--- SUPPLIED INFORMATION ---

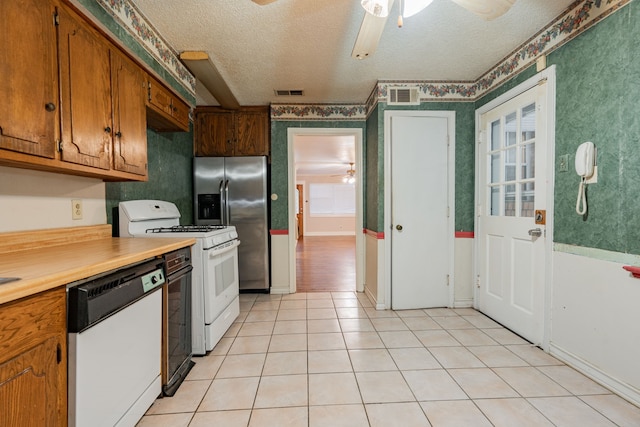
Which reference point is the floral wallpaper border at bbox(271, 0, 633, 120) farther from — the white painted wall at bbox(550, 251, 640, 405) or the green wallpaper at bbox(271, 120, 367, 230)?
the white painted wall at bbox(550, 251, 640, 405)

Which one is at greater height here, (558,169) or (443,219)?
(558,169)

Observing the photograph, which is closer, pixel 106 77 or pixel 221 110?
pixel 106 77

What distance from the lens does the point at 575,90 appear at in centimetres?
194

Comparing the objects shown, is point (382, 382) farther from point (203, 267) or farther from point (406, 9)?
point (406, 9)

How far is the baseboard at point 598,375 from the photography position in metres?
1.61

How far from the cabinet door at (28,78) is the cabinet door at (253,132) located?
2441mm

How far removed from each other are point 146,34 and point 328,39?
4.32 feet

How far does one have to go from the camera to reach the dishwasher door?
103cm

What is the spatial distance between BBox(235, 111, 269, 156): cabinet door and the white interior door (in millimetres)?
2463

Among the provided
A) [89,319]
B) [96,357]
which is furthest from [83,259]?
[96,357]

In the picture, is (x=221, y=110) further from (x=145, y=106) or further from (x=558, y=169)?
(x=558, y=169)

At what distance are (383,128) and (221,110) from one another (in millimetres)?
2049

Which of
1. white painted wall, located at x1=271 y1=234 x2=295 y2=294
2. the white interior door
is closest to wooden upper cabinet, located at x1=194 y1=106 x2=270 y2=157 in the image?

---

▶ **STATED GOAL**
Reproduce every item above word for word, leaving out the pictures.

▶ **IN RESPONSE**
Which reference point is the floral wallpaper border at bbox(271, 0, 633, 120) farther from — the white painted wall at bbox(550, 251, 640, 405) or the green wallpaper at bbox(271, 120, 367, 230)?
the white painted wall at bbox(550, 251, 640, 405)

Which one is at greater height here, (558,169) or (443,219)?
(558,169)

Observing the photograph, which is closer, pixel 106 77 or pixel 221 110?
pixel 106 77

What distance from the lens does the point at 575,90 appear at in centimetres?
194

Comparing the objects shown, is point (382, 382) farther from point (203, 267) or farther from point (406, 9)?
point (406, 9)

How far is the baseboard at point 598,375 from the photography position in metres?
1.61

How far from the cabinet door at (28,78) is the cabinet door at (253,132) located?
2441mm

How far removed from each other are point 146,34 and point 328,39?
4.32 feet

How far does one have to go from the camera to reach the dishwasher door?
103cm

What is the spatial distance between BBox(235, 111, 269, 156): cabinet door and the white interior door (in millimetres)?
2463

Among the provided
A) [89,319]
B) [96,357]
which is furthest from [83,259]?
[96,357]

In the picture, is (x=221, y=110) further from (x=145, y=106) or further from (x=558, y=169)?
(x=558, y=169)

At what distance are (383,128) and (221,110) from one another (in millimetres)?
2049

Which of
1. white painted wall, located at x1=271 y1=234 x2=295 y2=294
2. the white interior door
is closest to wooden upper cabinet, located at x1=194 y1=106 x2=270 y2=157 in the image?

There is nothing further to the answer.